> _Exercise instructions_:
Take the lines below from the one with "Paul 78 Inch" through the one with "Chart with colorful" and print only them, exactly. Don't print the pictures.

> _Provided entries_:
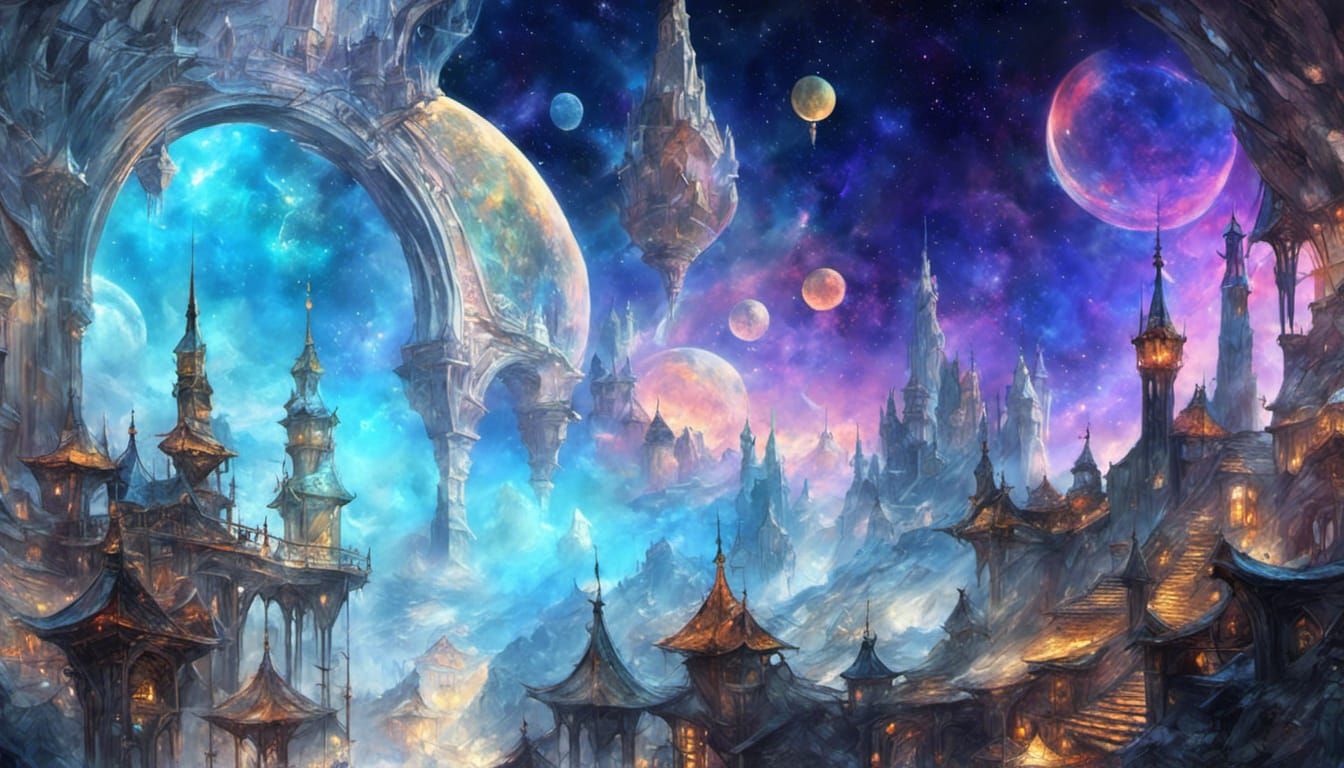 Ethereal Glass City: A Surreal Fantasy Landscape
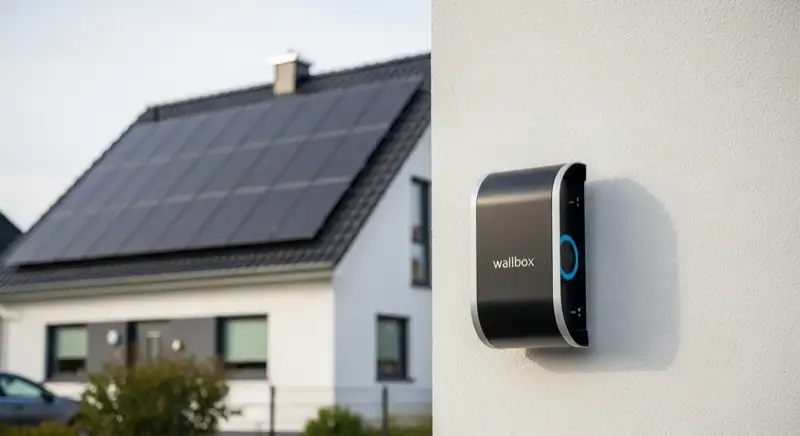 Wallbox an einem Einfamilienhaus in Altena mit Solarmodulen auf dem Dach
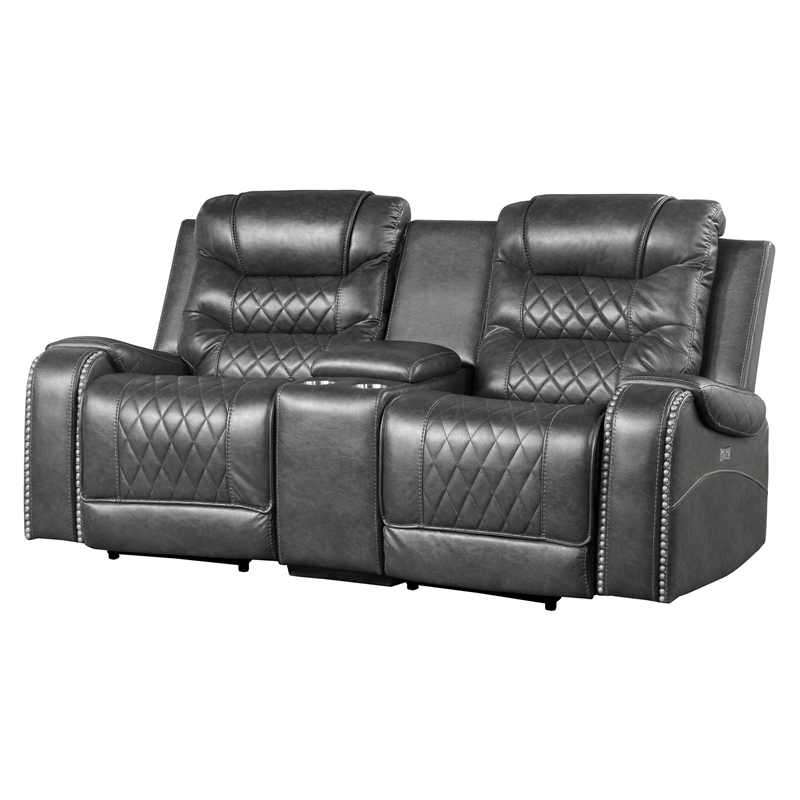 Paul 78 Inch Power Recliner Loveseat- Cupholder Console- Gray Faux Leather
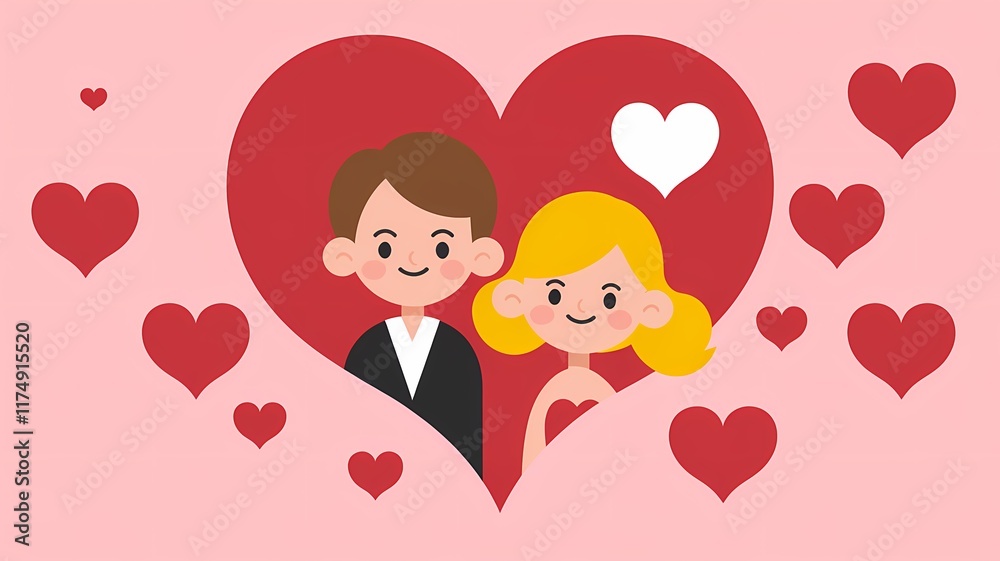 A Valentine's Day-themed wallpaper illustration of a couple with red hearts around them. The man has brown hair and wears a suit, while the woman has blonde hair and wears a dress A Valentine's Day-themed wallpaper illustration of a couple with red hearts around them. The man has brown hair and wears a suit, while the woman has blonde hair and wears a dress
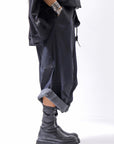 【RUNDHOLZ】 DENIM GLOSS WIDE SARRUEL PANTS 206_INDIGO BLACK GLOSS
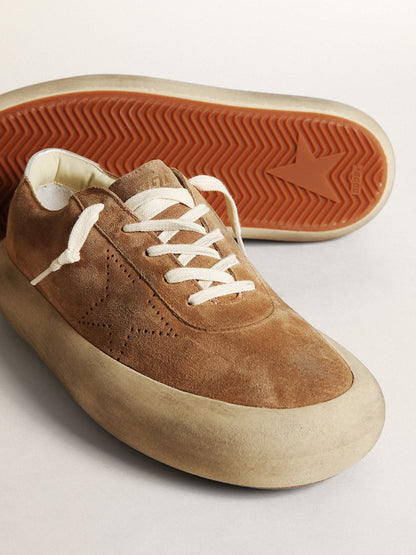 Golden Goose Mens Space-Star In Tobacco-Colored Suede Mens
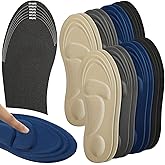 Janmercy 8 Pairs Arch Support Insoles for Men 5d Sponge Shoe Insoles Replacement Innersoles Cushioning Shoe Inserts Comfortable Comfort for Massaging(7-11,Gray, Black, Beige, Blue)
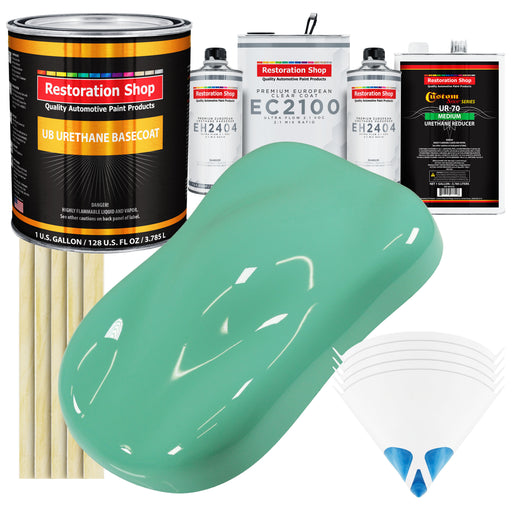 Light Aqua Urethane Basecoat with European Clearcoat Auto Paint - Complete Gallon Paint Color Kit - Automotive Refinish Coating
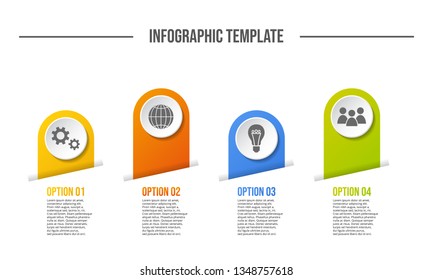 Chart with colorful business icons - infographic template. Vector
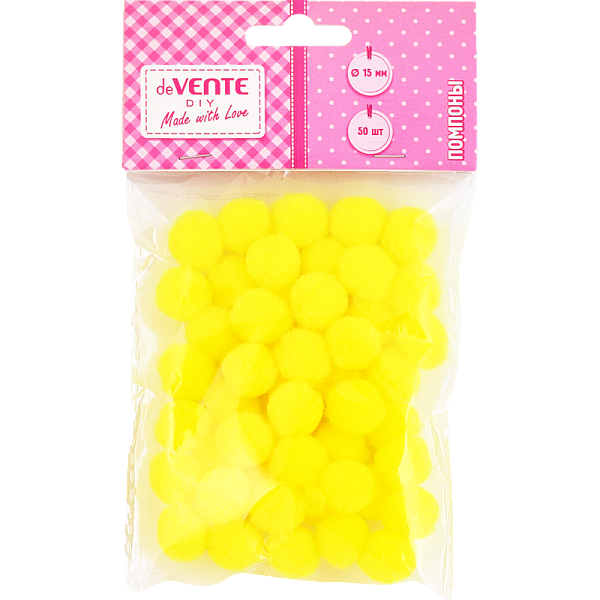 Набор помпонов для творчества "deVENTE" 15 мм, 50 шт, цвет желтый, в пластиковом пакете с блистерным подвесом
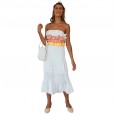 Spring and summer new wind lotus leaf color matching back strap tube top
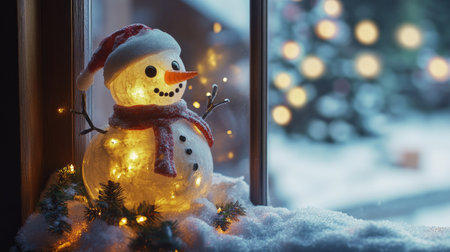 A snowman figurine glowing with LED lights, placed on a snowy windowsill decorated with Christmas garlands.の素材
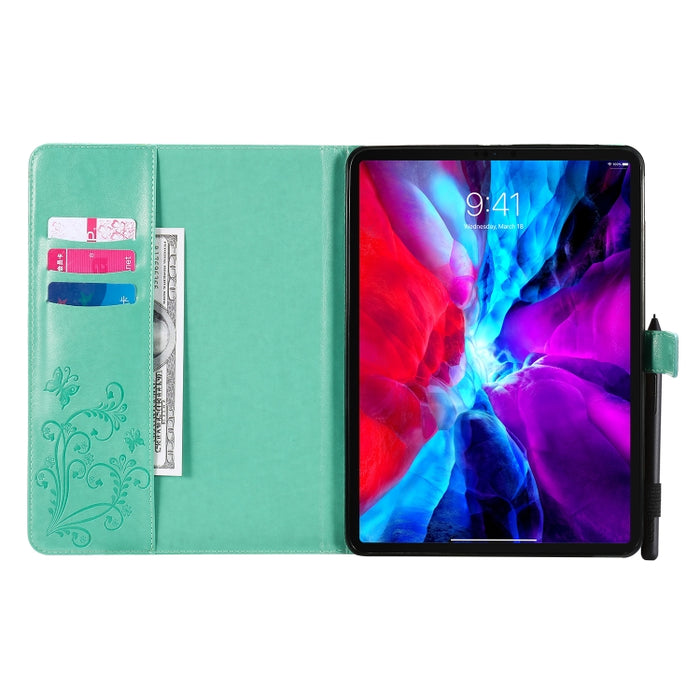 Estuche de cuero con tapa horizontal con estampado de mariposa estampado prensado con soporte y ranuras para tarjetas y billetera y función de reposo / activación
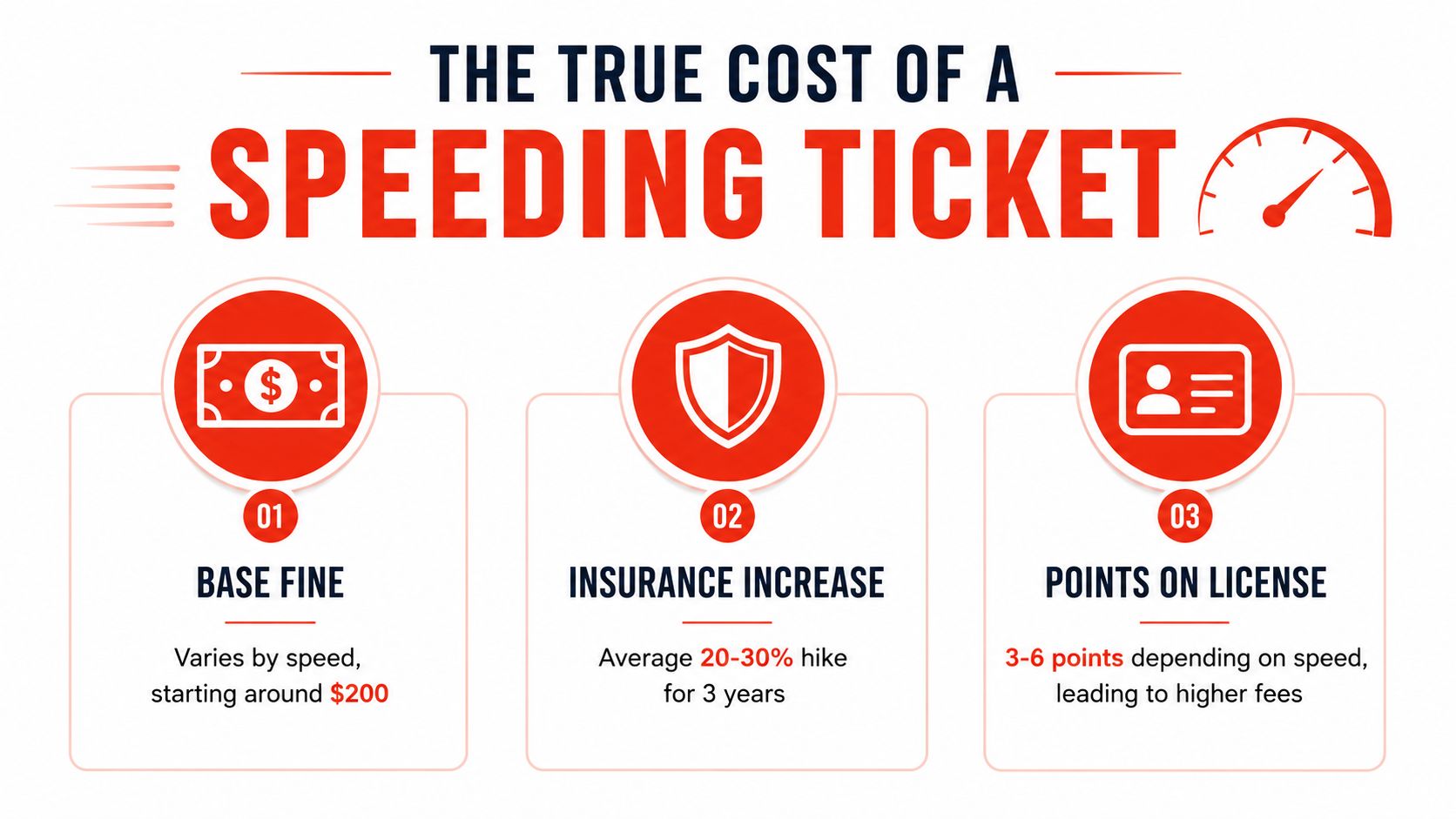 An infographic detailing the true financial and administrative costs of receiving a speeding ticket.
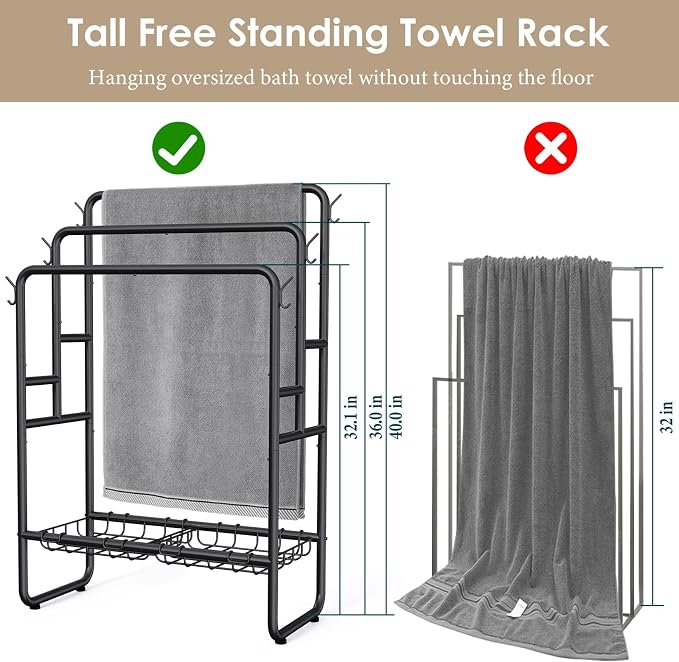 Kayfia 40'' Freestanding 3 Tier Metal Towel Rack, 2 Baskets & 6 Hooks | Dual-Use Drying & Display Rack, Holds Oversized Bath Towels & Blankets, fits Indoor, Bathroom, Bedroom & Outdoor, Black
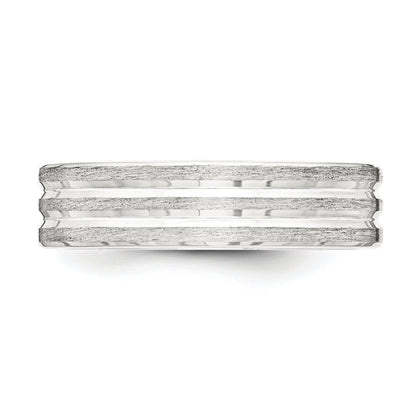 Sterling Silver 6mm Brushed Flat Grooved Fancy Band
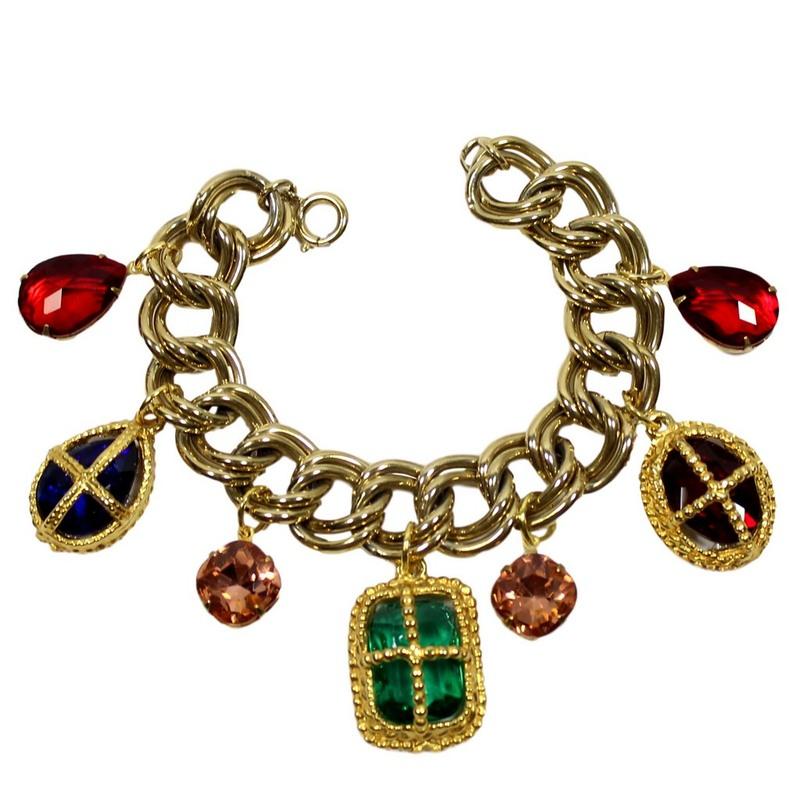 Front view of Multiple Colors Pear Bracelet Charm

> _Task answer_:
 Paul 78 Inch Power Recliner Loveseat- Cupholder Console- Gray Faux Leather
 A Valentine's Day-themed wallpaper illustration of a couple with red hearts around them. The man has brown hair and wears a suit, while the woman has blonde hair and wears a dress A Valentine's Day-themed wallpaper illustration of a couple with red hearts around them. The man has brown hair and wears a suit, while the woman has blonde hair and wears a dress
 【RUNDHOLZ】 DENIM GLOSS WIDE SARRUEL PANTS 206_INDIGO BLACK GLOSS
 Golden Goose Mens Space-Star In Tobacco-Colored Suede Mens
 Janmercy 8 Pairs Arch Support Insoles for Men 5d Sponge Shoe Insoles Replacement Innersoles Cushioning Shoe Inserts Comfortable Comfort for Massaging(7-11,Gray, Black, Beige, Blue)
 Light Aqua Urethane Basecoat with European Clearcoat Auto Paint - Complete Gallon Paint Color Kit - Automotive Refinish Coating
 Chart with colorful business icons - infographic template. Vector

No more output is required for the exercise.